:: WHAT IS BEING ASKED ::
The answer is a stretch of the material below, returned exactly: the line containing "- KonIQ: 10,073", the line containing "- SPAQ: 11,125", and all lines between.

:: SOURCE DATA ::
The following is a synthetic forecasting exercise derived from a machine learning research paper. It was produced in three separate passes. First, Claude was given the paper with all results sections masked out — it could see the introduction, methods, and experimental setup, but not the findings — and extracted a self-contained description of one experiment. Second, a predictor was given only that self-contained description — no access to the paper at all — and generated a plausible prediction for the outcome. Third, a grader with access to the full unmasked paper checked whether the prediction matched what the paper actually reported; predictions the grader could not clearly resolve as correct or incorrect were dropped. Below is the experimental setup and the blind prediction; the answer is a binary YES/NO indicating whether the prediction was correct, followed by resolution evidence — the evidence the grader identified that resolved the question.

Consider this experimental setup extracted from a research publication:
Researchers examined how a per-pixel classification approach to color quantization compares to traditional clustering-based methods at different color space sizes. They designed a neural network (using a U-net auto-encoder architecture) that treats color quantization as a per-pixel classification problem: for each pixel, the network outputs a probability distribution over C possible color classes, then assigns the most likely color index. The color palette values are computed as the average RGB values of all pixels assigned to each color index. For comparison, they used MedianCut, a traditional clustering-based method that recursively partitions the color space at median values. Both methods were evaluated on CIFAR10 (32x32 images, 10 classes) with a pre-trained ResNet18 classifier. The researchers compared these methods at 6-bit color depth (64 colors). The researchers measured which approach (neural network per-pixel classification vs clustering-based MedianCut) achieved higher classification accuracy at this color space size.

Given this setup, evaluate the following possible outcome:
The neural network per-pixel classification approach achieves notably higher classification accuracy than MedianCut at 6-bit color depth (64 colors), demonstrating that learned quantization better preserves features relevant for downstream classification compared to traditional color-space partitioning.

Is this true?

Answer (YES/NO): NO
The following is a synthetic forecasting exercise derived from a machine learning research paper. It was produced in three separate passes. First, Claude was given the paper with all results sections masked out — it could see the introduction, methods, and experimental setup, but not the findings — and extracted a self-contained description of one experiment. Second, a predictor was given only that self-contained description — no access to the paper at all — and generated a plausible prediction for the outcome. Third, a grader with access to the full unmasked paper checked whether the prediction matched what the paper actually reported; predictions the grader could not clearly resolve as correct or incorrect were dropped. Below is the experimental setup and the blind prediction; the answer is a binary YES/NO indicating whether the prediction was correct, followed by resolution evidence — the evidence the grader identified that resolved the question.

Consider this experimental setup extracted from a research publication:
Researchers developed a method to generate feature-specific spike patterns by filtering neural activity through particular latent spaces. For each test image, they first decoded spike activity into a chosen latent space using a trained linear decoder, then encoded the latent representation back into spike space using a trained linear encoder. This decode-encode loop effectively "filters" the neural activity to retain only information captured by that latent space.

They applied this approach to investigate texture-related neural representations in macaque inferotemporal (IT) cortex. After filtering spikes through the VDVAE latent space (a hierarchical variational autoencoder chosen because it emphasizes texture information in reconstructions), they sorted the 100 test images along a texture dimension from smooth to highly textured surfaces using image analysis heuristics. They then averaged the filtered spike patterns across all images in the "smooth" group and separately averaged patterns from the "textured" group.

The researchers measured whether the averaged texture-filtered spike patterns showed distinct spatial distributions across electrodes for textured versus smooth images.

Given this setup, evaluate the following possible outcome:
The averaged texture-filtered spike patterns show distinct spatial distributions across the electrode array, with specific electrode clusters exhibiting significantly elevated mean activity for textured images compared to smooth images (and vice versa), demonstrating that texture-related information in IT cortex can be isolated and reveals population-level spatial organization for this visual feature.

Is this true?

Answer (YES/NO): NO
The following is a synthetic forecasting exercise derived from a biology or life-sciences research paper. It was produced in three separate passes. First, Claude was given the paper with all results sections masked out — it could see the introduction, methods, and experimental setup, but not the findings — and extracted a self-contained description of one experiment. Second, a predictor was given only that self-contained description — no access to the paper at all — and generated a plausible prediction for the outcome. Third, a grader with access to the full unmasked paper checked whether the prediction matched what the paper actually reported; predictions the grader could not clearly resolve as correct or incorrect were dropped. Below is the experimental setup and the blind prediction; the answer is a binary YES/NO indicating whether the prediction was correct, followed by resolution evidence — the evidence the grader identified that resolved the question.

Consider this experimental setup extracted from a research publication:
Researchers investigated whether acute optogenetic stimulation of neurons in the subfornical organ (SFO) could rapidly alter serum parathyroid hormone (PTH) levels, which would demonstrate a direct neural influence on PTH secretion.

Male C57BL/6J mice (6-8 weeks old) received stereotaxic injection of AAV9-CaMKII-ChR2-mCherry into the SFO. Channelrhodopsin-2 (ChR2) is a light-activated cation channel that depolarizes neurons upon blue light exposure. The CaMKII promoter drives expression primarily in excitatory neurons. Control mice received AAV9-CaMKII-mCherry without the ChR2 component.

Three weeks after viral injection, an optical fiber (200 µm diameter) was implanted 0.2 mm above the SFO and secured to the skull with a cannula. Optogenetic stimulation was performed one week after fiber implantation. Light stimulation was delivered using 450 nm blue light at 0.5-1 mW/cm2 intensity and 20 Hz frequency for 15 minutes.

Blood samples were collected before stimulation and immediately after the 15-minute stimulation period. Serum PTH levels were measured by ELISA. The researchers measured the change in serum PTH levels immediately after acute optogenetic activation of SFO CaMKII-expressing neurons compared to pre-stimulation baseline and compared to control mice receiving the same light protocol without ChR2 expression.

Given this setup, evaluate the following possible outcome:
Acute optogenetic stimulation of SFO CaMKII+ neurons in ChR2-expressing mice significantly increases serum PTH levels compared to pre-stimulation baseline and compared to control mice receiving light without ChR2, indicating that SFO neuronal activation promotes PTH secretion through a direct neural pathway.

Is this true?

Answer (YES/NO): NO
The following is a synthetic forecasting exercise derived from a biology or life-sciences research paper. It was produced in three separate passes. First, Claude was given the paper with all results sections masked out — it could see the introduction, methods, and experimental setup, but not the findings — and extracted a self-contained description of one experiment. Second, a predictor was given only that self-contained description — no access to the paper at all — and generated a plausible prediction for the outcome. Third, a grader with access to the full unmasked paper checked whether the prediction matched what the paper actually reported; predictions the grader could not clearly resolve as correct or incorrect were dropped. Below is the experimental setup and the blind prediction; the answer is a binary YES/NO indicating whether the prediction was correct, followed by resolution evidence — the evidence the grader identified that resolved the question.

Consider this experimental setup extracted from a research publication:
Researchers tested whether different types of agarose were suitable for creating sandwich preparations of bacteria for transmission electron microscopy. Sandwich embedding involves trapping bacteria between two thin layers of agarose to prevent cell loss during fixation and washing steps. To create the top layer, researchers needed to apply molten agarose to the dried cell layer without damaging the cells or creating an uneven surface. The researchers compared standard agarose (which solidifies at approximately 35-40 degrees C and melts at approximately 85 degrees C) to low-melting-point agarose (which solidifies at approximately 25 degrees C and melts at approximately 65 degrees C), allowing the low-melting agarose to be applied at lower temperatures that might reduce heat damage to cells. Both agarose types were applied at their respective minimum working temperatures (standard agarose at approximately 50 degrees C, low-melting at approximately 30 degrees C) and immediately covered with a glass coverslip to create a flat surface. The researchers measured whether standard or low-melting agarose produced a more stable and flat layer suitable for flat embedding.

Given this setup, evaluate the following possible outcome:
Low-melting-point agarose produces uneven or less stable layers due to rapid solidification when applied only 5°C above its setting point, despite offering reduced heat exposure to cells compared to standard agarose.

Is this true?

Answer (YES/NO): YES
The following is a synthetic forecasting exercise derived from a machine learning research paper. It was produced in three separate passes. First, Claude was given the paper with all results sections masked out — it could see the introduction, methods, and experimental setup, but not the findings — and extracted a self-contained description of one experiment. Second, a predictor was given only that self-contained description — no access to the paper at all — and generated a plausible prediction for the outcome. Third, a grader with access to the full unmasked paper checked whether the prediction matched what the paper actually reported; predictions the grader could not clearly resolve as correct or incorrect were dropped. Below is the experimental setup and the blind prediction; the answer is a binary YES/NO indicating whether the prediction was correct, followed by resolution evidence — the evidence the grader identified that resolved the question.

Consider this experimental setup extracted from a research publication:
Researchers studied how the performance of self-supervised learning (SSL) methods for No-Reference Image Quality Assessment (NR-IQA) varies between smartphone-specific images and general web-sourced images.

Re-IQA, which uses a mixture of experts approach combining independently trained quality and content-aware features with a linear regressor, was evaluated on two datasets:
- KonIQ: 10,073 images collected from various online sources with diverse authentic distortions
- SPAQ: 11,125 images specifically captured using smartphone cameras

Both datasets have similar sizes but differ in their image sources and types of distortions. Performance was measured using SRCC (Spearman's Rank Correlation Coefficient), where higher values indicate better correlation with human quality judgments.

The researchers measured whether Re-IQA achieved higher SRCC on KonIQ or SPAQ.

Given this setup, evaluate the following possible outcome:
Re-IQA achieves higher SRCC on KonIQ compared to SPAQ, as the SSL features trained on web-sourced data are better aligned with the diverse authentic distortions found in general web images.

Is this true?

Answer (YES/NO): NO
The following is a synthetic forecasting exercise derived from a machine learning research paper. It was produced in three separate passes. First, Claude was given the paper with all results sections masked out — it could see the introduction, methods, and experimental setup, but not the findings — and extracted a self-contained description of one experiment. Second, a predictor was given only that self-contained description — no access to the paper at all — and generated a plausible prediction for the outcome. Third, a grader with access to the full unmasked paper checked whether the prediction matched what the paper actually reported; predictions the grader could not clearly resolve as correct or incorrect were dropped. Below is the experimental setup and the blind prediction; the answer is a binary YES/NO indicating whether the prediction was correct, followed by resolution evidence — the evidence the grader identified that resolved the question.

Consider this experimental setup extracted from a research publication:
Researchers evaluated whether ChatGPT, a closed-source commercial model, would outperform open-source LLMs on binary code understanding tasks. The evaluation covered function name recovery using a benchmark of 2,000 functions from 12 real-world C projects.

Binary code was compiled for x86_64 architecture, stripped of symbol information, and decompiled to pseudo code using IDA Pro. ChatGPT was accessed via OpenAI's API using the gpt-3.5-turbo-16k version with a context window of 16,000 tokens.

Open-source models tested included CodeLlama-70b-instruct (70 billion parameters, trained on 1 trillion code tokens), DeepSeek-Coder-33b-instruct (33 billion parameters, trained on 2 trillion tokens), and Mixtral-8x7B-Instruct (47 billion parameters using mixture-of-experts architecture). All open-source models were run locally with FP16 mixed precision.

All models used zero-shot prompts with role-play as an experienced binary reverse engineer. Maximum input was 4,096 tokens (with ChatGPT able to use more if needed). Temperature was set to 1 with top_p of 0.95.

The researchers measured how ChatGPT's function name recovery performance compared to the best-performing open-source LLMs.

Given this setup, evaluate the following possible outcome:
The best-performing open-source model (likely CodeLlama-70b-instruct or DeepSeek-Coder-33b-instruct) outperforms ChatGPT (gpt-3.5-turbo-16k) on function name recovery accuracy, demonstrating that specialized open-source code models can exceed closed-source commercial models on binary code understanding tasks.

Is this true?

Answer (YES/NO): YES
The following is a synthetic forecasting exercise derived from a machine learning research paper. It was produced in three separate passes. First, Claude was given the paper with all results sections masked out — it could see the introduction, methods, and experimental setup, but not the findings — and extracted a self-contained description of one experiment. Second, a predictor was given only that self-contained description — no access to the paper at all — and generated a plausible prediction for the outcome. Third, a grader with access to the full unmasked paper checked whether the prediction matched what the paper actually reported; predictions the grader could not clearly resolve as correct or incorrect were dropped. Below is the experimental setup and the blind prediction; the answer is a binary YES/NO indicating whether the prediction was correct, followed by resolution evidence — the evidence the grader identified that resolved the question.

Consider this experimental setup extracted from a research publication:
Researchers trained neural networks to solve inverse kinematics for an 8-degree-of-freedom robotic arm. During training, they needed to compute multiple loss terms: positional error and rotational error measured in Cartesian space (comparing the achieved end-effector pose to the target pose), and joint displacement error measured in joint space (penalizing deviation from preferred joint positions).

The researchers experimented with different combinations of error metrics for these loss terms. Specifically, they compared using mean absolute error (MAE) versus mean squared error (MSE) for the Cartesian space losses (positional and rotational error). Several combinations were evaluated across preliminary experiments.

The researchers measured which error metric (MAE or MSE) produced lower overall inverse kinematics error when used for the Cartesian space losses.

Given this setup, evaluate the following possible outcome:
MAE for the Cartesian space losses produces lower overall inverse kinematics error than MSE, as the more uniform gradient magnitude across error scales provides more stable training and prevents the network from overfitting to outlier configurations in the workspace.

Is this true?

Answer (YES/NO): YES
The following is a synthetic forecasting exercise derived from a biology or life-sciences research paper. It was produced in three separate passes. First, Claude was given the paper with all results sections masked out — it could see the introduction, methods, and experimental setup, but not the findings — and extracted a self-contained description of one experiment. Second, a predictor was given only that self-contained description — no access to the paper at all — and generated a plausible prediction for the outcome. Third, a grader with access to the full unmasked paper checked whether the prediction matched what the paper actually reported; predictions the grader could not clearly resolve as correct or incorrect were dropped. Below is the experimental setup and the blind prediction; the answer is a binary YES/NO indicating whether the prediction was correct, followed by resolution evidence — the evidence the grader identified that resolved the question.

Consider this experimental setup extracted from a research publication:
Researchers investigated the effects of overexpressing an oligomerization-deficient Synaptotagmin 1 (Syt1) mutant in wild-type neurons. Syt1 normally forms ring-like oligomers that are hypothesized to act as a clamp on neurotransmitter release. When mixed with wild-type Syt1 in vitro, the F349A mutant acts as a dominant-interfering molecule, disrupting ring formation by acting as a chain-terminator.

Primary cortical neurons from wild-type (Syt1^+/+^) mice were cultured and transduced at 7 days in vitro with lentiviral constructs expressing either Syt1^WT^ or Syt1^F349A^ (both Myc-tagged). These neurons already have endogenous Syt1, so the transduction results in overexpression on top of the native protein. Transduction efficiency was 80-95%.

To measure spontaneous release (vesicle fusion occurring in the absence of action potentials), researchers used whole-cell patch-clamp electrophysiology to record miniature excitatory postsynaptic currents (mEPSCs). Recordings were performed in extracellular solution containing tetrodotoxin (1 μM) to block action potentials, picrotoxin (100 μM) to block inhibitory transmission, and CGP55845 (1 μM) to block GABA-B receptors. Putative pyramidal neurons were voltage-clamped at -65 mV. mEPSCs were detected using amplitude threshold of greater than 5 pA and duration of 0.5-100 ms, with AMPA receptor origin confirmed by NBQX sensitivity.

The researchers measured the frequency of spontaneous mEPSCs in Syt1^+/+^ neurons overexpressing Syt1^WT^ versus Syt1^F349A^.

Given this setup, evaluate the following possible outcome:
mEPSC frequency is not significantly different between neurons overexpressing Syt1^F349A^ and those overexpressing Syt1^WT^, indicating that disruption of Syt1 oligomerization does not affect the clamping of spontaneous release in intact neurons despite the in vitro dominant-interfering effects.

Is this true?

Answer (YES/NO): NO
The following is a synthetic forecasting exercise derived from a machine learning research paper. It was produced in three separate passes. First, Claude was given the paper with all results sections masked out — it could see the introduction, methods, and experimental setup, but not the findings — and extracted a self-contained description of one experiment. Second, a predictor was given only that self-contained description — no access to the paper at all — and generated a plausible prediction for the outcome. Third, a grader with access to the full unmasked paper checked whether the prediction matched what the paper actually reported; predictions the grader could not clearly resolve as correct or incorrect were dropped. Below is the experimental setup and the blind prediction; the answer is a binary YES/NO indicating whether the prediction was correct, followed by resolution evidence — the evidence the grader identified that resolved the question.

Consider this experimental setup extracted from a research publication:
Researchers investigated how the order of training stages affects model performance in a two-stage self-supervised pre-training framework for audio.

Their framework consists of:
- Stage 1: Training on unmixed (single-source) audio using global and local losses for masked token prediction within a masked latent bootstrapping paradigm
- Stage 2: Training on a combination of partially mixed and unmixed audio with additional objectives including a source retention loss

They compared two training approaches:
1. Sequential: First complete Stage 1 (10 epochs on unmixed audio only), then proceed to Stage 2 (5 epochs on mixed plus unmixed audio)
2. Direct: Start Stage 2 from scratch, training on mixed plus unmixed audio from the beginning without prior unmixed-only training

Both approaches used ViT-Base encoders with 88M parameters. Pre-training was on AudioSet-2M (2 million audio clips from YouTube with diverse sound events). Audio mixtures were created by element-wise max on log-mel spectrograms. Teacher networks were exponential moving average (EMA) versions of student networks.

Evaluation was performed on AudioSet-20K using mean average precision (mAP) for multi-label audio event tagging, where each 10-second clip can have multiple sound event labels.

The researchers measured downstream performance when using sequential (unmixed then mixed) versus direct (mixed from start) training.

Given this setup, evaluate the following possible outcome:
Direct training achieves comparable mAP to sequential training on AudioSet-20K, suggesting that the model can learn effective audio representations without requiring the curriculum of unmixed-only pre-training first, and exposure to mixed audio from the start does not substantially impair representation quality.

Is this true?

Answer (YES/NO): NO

:: ANSWER TO THIS EXERCISE ::
- KonIQ: 10,073 images collected from various online sources with diverse authentic distortions
- SPAQ: 11,125 images specifically captured using smartphone cameras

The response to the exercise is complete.